_THE TASKS_:
**a)** In the linked-list article, what time complexity is given for the two-loop method?
**b)** Which methods does the LinkedList class in the linked-list article define? List all of them.
**c)** Pick up the linked-list article after its final sentence and continue it.

_SOURCE TEXT_:
□ □ □ □ □ □ □

Write a removeDuplicates() function that takes a list and deletes any duplicate nodes from the list. The list is not sorted. 
For example if the linked list is 12->11->12->21->41->43->21 then removeDuplicates() should convert the list to 12->11->21->41->43.

METHOD 1 (Using two loops): 
This is the simple way where two loops are used. Outer loop is used to pick the elements one by one and the inner loop compares the picked element with the rest of the elements. 
Thanks to Gaurav Saxena for his help in writing this code.

Python3




# Python3 program to remove duplicates
# from unsorted linked list
class Node():    
    def __init__(self, data):        
        self.data = data
        self.next = None
  
class LinkedList():    
    def __init__(self):
          
        # Head of list
        self.head = None
  
    def remove_duplicates(self):        
        ptr1 = None
        ptr2 = None
        dup = None
        ptr1 = self.head
  
        # Pick elements one by one
        while (ptr1 != None and 
               ptr1.next != None):
              
            ptr2 = ptr1
  
            # Compare the picked element with 
            # rest of the elements
            while (ptr2.next != None):
                  
                # If duplicate then delete it
                if (ptr1.data == ptr2.next.data):
                      
                    # Sequence of steps is important here
                    dup = ptr2.next
                    ptr2.next = ptr2.next.next
                else:
                    ptr2 = ptr2.next
                      
            ptr1 = ptr1.next
              
    # Function to print nodes in a 
    # given linked list 
    def printList(self):
        temp = self.head
          
        while(temp != None):
            print(temp.data, end = " ")
            temp = temp.next
              
        print()
          
# Driver code
list = LinkedList()
list.head = Node(10)
list.head.next = Node(12)
list.head.next.next = Node(11)
list.head.next.next.next = Node(11)
list.head.next.next.next.next = Node(12)
list.head.next.next.next.next.next = Node(11)
list.head.next.next.next.next.next.next = Node(10)
  
print("Linked List before removing duplicates :")
list.printList()
list.remove_duplicates()
print()
print("Linked List after removing duplicates :")
list.printList()
# This code is contributed by maheshwaripiyush9


Output: 

Linked list before removing duplicates:
10 12 11 11 12 11 10 
Linked list after removing duplicates:
10 12 11

Time Complexity: O(n^2)

METHOD 2 (Use Sorting): 
In general, Merge Sort is the best-suited sorting algorithm for sorting linked lists efficiently.

□ □ □ □ □ □ □

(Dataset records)

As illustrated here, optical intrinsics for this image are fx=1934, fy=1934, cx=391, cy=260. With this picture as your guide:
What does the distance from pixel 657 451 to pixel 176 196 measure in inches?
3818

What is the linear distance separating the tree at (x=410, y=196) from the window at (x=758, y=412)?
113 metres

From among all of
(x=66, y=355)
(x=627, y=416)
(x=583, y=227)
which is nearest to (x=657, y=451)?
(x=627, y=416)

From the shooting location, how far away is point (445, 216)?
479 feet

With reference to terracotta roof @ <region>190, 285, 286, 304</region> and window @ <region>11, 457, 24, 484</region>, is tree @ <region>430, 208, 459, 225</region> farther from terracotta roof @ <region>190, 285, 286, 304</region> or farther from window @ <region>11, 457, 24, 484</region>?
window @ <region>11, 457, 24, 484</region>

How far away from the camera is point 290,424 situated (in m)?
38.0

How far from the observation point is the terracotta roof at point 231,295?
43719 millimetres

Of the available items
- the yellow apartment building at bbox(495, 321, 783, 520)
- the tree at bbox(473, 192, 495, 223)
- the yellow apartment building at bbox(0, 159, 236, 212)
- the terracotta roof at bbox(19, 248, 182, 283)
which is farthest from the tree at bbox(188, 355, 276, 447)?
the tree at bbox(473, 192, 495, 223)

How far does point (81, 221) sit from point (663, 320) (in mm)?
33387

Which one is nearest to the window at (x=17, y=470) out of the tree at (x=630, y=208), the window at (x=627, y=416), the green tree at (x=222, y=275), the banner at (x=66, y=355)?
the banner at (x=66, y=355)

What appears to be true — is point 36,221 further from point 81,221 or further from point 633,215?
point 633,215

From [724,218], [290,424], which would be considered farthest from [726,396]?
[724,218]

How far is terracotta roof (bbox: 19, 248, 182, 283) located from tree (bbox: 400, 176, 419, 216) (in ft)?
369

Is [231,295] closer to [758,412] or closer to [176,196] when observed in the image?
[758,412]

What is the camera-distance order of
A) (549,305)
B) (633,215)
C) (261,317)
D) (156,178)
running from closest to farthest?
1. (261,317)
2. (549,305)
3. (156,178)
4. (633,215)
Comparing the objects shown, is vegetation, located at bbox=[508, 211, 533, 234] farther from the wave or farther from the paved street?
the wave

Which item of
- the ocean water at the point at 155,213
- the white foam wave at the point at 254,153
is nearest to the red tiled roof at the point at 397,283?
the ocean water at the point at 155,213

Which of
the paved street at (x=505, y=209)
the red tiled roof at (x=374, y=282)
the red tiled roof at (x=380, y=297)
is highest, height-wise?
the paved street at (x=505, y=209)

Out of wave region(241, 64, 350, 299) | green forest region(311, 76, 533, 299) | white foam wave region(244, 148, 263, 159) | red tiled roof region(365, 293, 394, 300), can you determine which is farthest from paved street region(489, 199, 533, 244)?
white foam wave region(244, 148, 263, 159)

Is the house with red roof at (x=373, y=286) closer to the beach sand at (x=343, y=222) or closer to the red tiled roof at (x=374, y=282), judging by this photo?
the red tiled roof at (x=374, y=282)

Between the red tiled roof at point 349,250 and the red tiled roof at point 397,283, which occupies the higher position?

□ □ □ □ □ □ □

_ANSWERS TO THE EXERCISES_:
**a)** O(n^2)

**b)** __init__, remove_duplicates, printList

**c)**
1) Sort the elements using Merge Sort. We will soon be writing a post about sorting a linked list. O(nLogn) 
2) Remove duplicates in linear time using the algorithm for removing duplicates in sorted Linked List. O(n) 
Please note that this method doesn’t preserve the original order of elements.
Time Complexity: O(nLogn)

METHOD 3 (Use Hashing): 
We traverse the link list from head to end. For every newly encountered element, we check whether it is in the hash table: if yes, we remove it; otherwise we put it in the hash table.

Python3




# Python3 program to remove duplicates 
# from unsorted linkedlist 
class Node:    
    def __init__(self, data):        
        self.data = data
        self.next = None
  
class LinkedList:    
    def __init__(self):        
        self.head = None
          
    # Function to print nodes in a  
    # given linked list 
    def printlist(self):        
        temp = self.head
          
        while (temp):
            print(temp.data, end = " ")
            temp = temp.next
              
    # Function to remove duplicates from a 
    # unsorted linked list 
    def removeDuplicates(self, head):
          
        # Base case of empty list or 
        # list with only one element
        if self.head is None or self.head.next is None:
            return head
              
        # Hash to store seen values 
        hash = set()  
  
        current = head
        hash.add(self.head.data)
  
        while current.next is not None:
            if current.next.data in hash:
                current.next = current.next.next
            else:
                hash.add(current.next.data)
                current = current.next
  
        return head
  
# Driver code 
if __name__ == "__main__":
      
    # Creating Empty list
    llist = LinkedList()
    llist.head = Node(10)
    second = Node(12)
    third = Node(11)
    fourth = Node(11)
    fifth = Node(12)
    sixth = Node(11)
    seventh = Node(10)
      
    # Connecting second and third
    llist.head.next = second
    second.next = third
    third.next = fourth
    fourth.next = fifth
    fifth.next = sixth
    sixth.next = seventh
  
    # Printing data
    print("Linked List before removing Duplicates.")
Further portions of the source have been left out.